心理健康前沿科学论坛（七）9月13日 Improving Sentiment Analysis by Using Cognition Grounded Data
报告题目：Improving Sentiment Analysis by Using Cognition Grounded Data
Research in cognitive studies has indicated that not all words are created equal. Some words are more important than others in conveying messages in sentences. Similarly, some sentences are more important than others in a document. Based on these premises, attention models are proposed to give different weights to different words in text and attention models are used in sentiment analysis task as well as many other classifications based NLP tasks. Attention models are also incorporated into deep learning based sentiment analysis models. Previous attention models are built using information embedded in text including users, products and text in local context for sentiment classification. However, attention models using local context based text through distributional similarity lack theoretical foundation to reflect the cognitive basis although attention models are proposed based on its cognitive basis.
In this work, we propose a novel cognition grounded attention (CGA) model for sentiment analysis learned from cognition grounded eye-tracking data.Eye-tracking is the process of measuring either the point of gaze or the motion of an eye relative to the head. Readers indeed fixate longer on words which play significant semantic roles in addition to infrequent words, ambiguous words, and morphological complex words. Since reading time can be learned from an eye-tracking dataset, predicted reading time of words in its context can be used as indicators of attention weights.
Obtaining eye-tracking data is very time consuming and thus, available eye-tracking data has very limited coverage of words. In this work, we first device a reading time prediction model. The model predict the reading time each word in sentiment analysis text by using eye-tracking data as dependent data and traditional text features in the context as independent data. The predicted reading time is then used to build a cognition grounded attention layer for neural sentiment analysis. Our model can capture attentions context at word-to-sentence level as well as sentences-to-document level. Other attention mechanisms can also be incorporated together to capture other aspects of attentions, such as local attention, and affective lexicons.

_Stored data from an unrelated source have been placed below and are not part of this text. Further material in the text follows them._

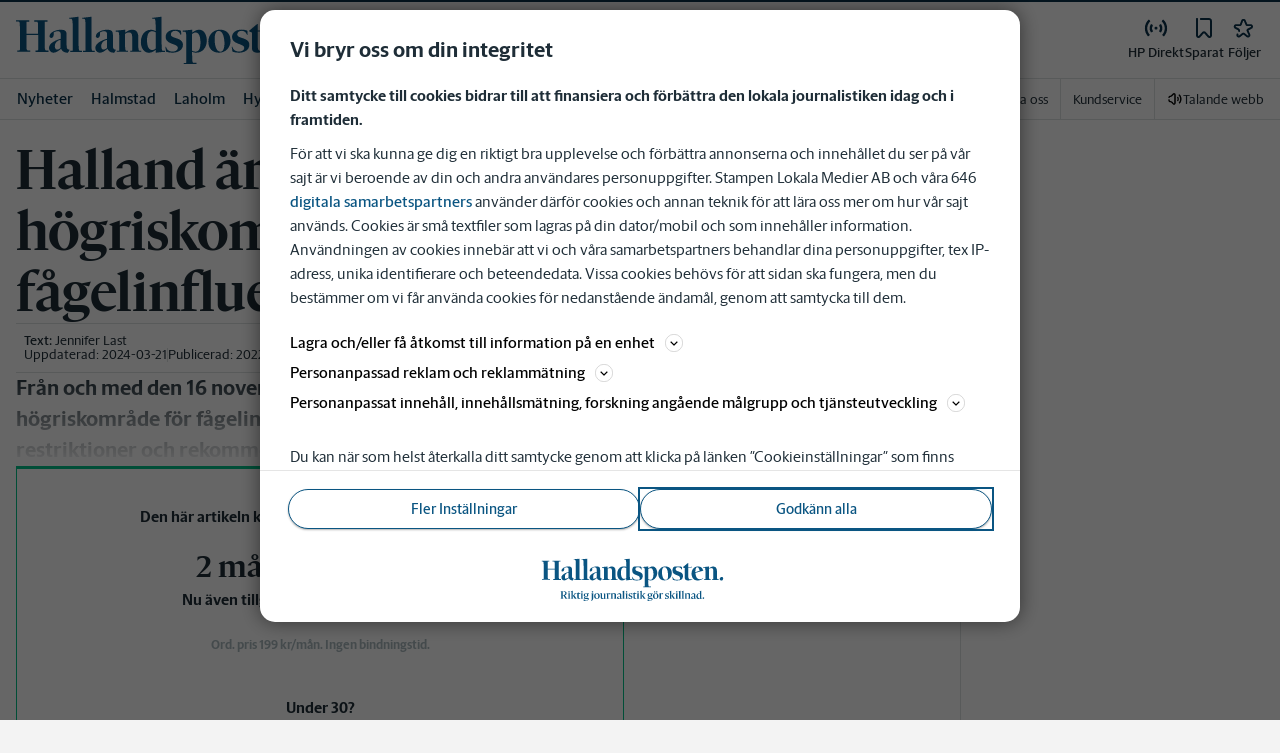

--- FILE ---
content_type: text/plain; charset=utf-8
request_url: https://gto.hallandsposten.se/api/v3/firstparty
body_size: 519
content:
{
  "i": "9b8787a3-a502-403d-8371-a1e480c41815",
  "r": "hallandsposten.se",
  "v": "v3",
  "e": {},
  "k": [],
  "c": []
}

--- FILE ---
content_type: text/plain; charset=utf-8
request_url: https://gto.hallandsposten.se/api/v3/firstparty
body_size: 506
content:
{
  "i": "00839a16-6aeb-4684-b65b-3495382deda3",
  "r": "hallandsposten.se",
  "v": "v3",
  "e": {},
  "k": [],
  "c": []
}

Evaluation on five sentiment analysis related benchmark datasets show that our proposed model has significant improvement in performance compared to the state-of-the-art attention methods. Evaluation also show that eye-tracking based CGA has higher performance gain than attention models build by other lexical based sentiment resources. This is mainly because our attention models are based on context dependent information whereas lexicon based resources are static, and context information are not included. This work gives insight on how cognition grounded data can be integrated into natural language processing (NLP) tasks to improve performance.
陆勤教授，现为香港理工大学电子计算机系系主任，在美国伊利诺大学（厄本那-香槟分校UIUC）计算机科学系获博士学位（1988年），在北京师范大学物理系无线电系获工学士学位（1982年）。陆勤教授的主要研究方向包括自然语言处理、信息抽取、搭配抽取、本体构建。她尤其重视中文信息处理和中文本体资源建设。近年来，陆勤教授和她的团队特别关注情感分析，扩展观点挖掘和分析的现有研究成果，解决数据不平衡问题对情感分类的影响。目前她是中国中文信息学会的执行编委，也是《中文信息学报》的编委。她曾于2010-2014年是Int. Journal of Computer Processing Of Languages的主编。从2014年起，她是IJCPOL Book Series的主编。陆勤教授作为项目主持人，她曾经成功获得5个香港研究资助局科研基金项目、6个香港创新科技署创新及科技基金资助项目，亦参加多个大陆的和国际的合作研究项目。此外，陆勤教授多年来一直致力于中文编码标准化和软件开发国际化，是该领域的先驱和专家，曾经帮助香港政府筹划第一个为信息技术开发服务的数字二十一世纪策略，并因此获得学校以及政府的荣誉嘉奖。为表彰陆勤教授对大中华地区中文电子通信科技发展的巨大贡献，香港政府2011年授予她荣誉奖章。